当然,从现代商业动画的角度去看《邋遢大王》,也还是有不少值得商榷的地方的。首先,邋遢大王这个形象不易于衍生产品的开发,因为哪个小孩会买个邋遢大王的玩偶放在家里呢?这个选题的教育意义,还是大于其商业价值。第二,邋遢大王的故事不好往下进一步延展。他叫邋遢大王,已经从邋遢变为了不邋遢,那么如果有第二部续集的话,还能怎么编呢?总不能再让他重新邋遢一次吧。
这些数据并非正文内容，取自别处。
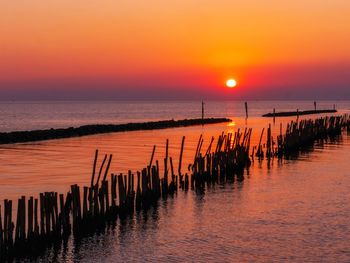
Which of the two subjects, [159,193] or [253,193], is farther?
[253,193]

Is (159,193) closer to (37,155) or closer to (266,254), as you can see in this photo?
(266,254)

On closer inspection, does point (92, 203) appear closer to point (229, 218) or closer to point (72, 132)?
point (229, 218)

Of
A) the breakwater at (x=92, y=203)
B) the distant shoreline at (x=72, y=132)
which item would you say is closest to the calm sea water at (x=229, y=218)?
the breakwater at (x=92, y=203)

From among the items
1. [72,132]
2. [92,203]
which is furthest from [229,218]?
[72,132]

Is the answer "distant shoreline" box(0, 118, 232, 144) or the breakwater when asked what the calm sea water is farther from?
"distant shoreline" box(0, 118, 232, 144)

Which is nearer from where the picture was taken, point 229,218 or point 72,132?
point 229,218

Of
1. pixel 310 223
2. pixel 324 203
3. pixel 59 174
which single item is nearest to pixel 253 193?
pixel 324 203

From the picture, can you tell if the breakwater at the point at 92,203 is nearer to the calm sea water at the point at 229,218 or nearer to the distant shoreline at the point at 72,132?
the calm sea water at the point at 229,218

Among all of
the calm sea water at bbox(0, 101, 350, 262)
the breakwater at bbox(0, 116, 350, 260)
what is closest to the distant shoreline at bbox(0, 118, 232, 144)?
the calm sea water at bbox(0, 101, 350, 262)

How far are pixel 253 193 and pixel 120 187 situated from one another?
7014 mm

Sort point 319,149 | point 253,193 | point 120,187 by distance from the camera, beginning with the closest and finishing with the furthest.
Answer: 1. point 120,187
2. point 253,193
3. point 319,149

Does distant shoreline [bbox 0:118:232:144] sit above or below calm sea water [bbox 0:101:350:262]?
above

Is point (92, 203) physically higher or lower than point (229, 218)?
higher

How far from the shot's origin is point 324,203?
24625mm
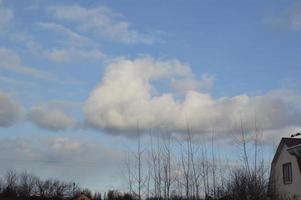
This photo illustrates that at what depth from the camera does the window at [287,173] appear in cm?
3694

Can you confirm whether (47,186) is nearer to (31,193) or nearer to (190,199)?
(31,193)

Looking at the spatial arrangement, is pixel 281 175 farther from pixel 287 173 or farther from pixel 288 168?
pixel 288 168

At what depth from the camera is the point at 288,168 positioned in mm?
37531

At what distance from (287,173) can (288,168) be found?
1.18 ft

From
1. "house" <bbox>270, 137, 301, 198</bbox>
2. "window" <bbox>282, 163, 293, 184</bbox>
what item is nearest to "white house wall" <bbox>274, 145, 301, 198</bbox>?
"house" <bbox>270, 137, 301, 198</bbox>

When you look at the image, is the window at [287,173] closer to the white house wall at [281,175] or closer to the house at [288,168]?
the house at [288,168]

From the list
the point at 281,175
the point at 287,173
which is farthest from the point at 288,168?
the point at 281,175

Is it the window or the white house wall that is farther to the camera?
the window

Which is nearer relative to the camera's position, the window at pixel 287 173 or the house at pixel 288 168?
the house at pixel 288 168

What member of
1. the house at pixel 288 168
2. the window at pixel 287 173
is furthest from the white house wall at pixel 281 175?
the window at pixel 287 173

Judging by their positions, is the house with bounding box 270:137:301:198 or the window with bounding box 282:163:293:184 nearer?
the house with bounding box 270:137:301:198

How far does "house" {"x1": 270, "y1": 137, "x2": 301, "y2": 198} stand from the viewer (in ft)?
117

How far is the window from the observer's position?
36.9 m

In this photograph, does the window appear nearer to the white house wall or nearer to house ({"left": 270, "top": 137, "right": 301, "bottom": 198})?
house ({"left": 270, "top": 137, "right": 301, "bottom": 198})
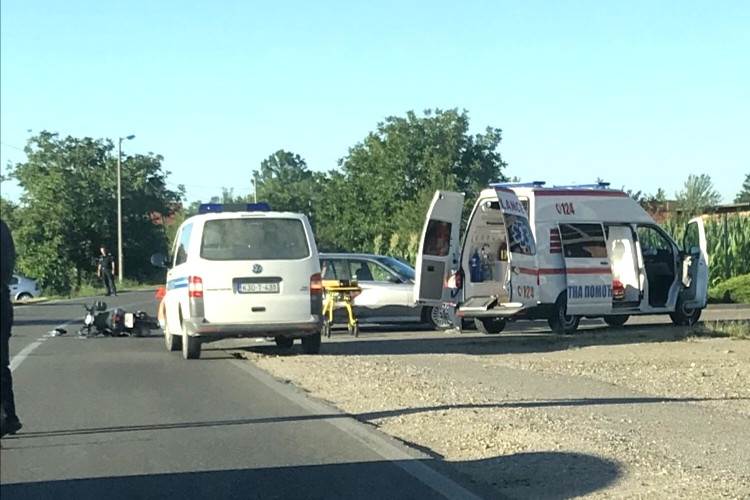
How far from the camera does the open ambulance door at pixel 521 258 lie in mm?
19312

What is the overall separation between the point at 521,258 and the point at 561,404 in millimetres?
7695

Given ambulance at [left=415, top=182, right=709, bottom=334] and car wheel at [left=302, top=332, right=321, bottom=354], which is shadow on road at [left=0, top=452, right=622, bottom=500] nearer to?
car wheel at [left=302, top=332, right=321, bottom=354]

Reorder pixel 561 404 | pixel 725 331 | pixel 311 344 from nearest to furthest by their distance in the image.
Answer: pixel 561 404, pixel 311 344, pixel 725 331

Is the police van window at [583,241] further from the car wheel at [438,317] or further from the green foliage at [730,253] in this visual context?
the green foliage at [730,253]

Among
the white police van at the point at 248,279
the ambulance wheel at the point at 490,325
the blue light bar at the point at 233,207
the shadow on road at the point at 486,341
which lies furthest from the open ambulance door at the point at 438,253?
the white police van at the point at 248,279

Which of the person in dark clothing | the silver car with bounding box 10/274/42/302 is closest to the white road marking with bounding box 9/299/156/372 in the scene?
the person in dark clothing

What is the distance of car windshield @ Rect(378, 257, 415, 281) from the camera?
22.8 metres

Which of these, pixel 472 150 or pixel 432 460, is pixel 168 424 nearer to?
pixel 432 460

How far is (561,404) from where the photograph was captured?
1188 centimetres

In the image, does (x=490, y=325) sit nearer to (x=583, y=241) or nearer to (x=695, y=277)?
(x=583, y=241)

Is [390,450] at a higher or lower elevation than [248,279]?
lower

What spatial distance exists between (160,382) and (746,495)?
326 inches

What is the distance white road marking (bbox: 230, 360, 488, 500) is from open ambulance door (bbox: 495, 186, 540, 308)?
706 cm

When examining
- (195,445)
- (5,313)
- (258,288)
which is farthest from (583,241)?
(5,313)
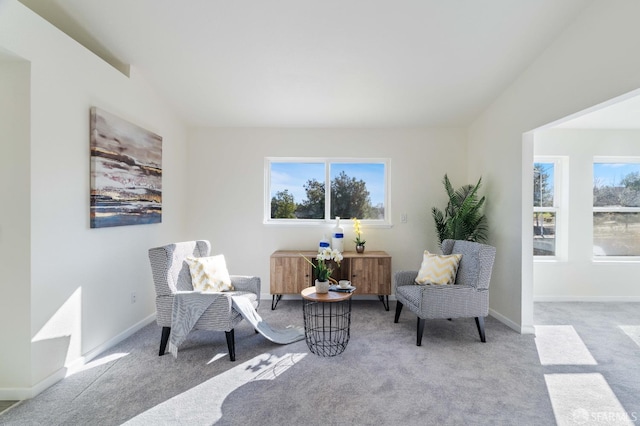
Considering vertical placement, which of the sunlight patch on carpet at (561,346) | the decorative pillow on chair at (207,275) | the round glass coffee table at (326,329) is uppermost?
the decorative pillow on chair at (207,275)

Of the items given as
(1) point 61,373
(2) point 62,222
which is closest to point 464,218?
(2) point 62,222

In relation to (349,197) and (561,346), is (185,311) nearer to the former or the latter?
(349,197)

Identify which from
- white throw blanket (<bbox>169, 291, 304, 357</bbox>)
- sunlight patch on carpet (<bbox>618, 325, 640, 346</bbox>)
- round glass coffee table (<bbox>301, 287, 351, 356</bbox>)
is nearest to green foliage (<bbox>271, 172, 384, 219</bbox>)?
→ round glass coffee table (<bbox>301, 287, 351, 356</bbox>)

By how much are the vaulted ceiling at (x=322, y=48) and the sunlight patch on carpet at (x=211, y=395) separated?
8.96 feet

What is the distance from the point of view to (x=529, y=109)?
3094 mm

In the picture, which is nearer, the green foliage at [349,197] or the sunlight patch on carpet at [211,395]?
the sunlight patch on carpet at [211,395]

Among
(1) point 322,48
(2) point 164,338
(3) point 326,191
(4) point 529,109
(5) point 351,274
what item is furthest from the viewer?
(3) point 326,191

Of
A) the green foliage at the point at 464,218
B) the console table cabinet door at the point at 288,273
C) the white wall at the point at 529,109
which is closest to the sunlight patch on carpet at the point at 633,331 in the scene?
the white wall at the point at 529,109

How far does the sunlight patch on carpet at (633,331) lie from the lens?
9.97 feet

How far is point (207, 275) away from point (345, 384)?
5.14 feet

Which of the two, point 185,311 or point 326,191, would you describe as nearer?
point 185,311

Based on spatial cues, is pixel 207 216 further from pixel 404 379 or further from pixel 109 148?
pixel 404 379

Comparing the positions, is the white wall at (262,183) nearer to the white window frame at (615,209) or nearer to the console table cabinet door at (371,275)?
the console table cabinet door at (371,275)

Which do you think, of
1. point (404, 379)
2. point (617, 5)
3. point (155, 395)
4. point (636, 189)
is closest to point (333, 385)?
point (404, 379)
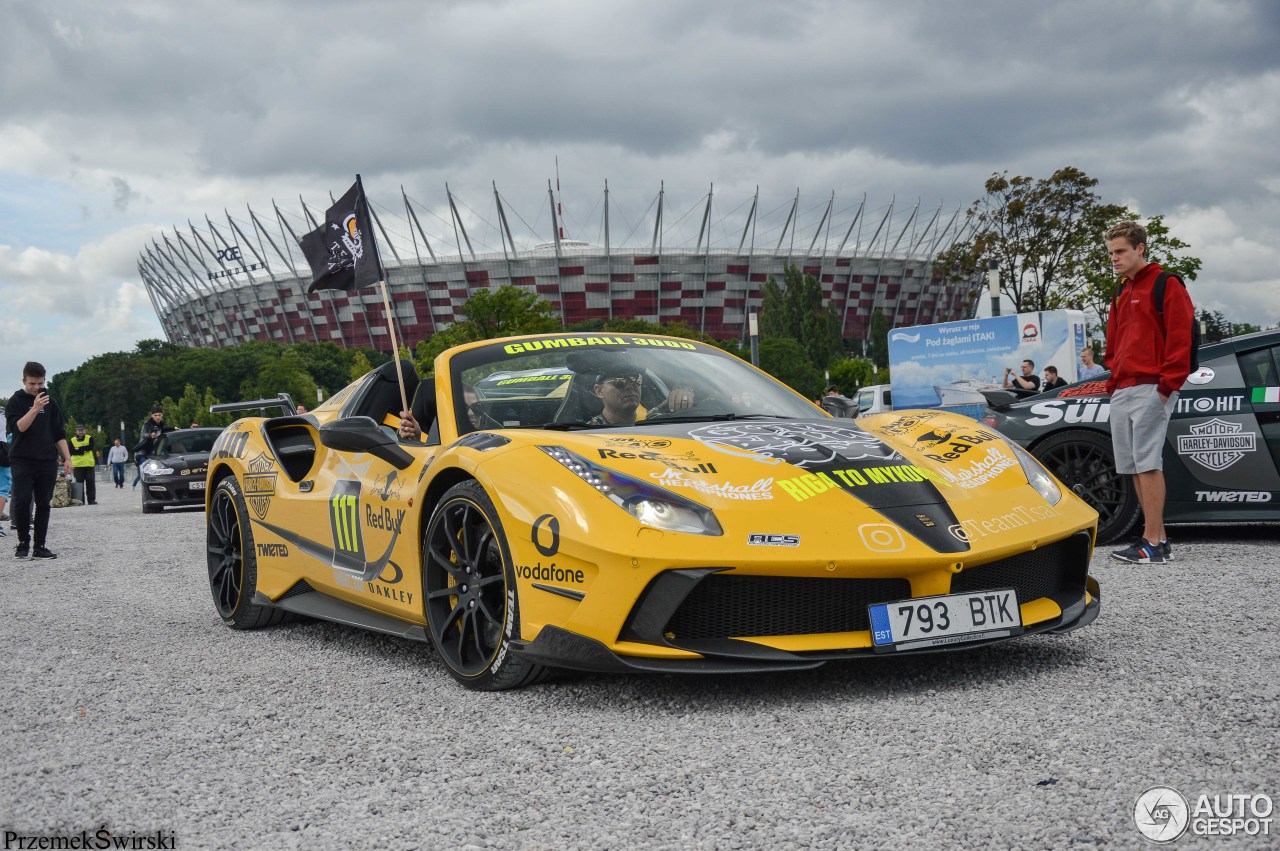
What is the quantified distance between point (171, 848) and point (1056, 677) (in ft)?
8.08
也就是说,邋遢大王这个名字虽然辨识度很高,但是既影响了其商业延伸性,又限制了其剧情的进一步拓展。
在80年代这部动画片诞生的时候,导演们是不会考虑这么多的,当时也没有这个氛围、没有这个必要进行如此众多商业化的考量;但是如今,上海美影厂在市场经济时代还把这个选题搬出来,还考虑不到其市场推广的困难,那就是不应该的了。
观看《邋遢大王奇遇记》,那种本应快乐而温存的怀旧感,最终不及对上海美影厂的没落与其自甘没落的痛心。有的小孩子看不懂过快发展的流水剧情,问妈妈:影片什么时候完啊?小编却想问问上海美影厂还能称之为“动画人”的那些人:没有创新的吃老本,什么时候完啊?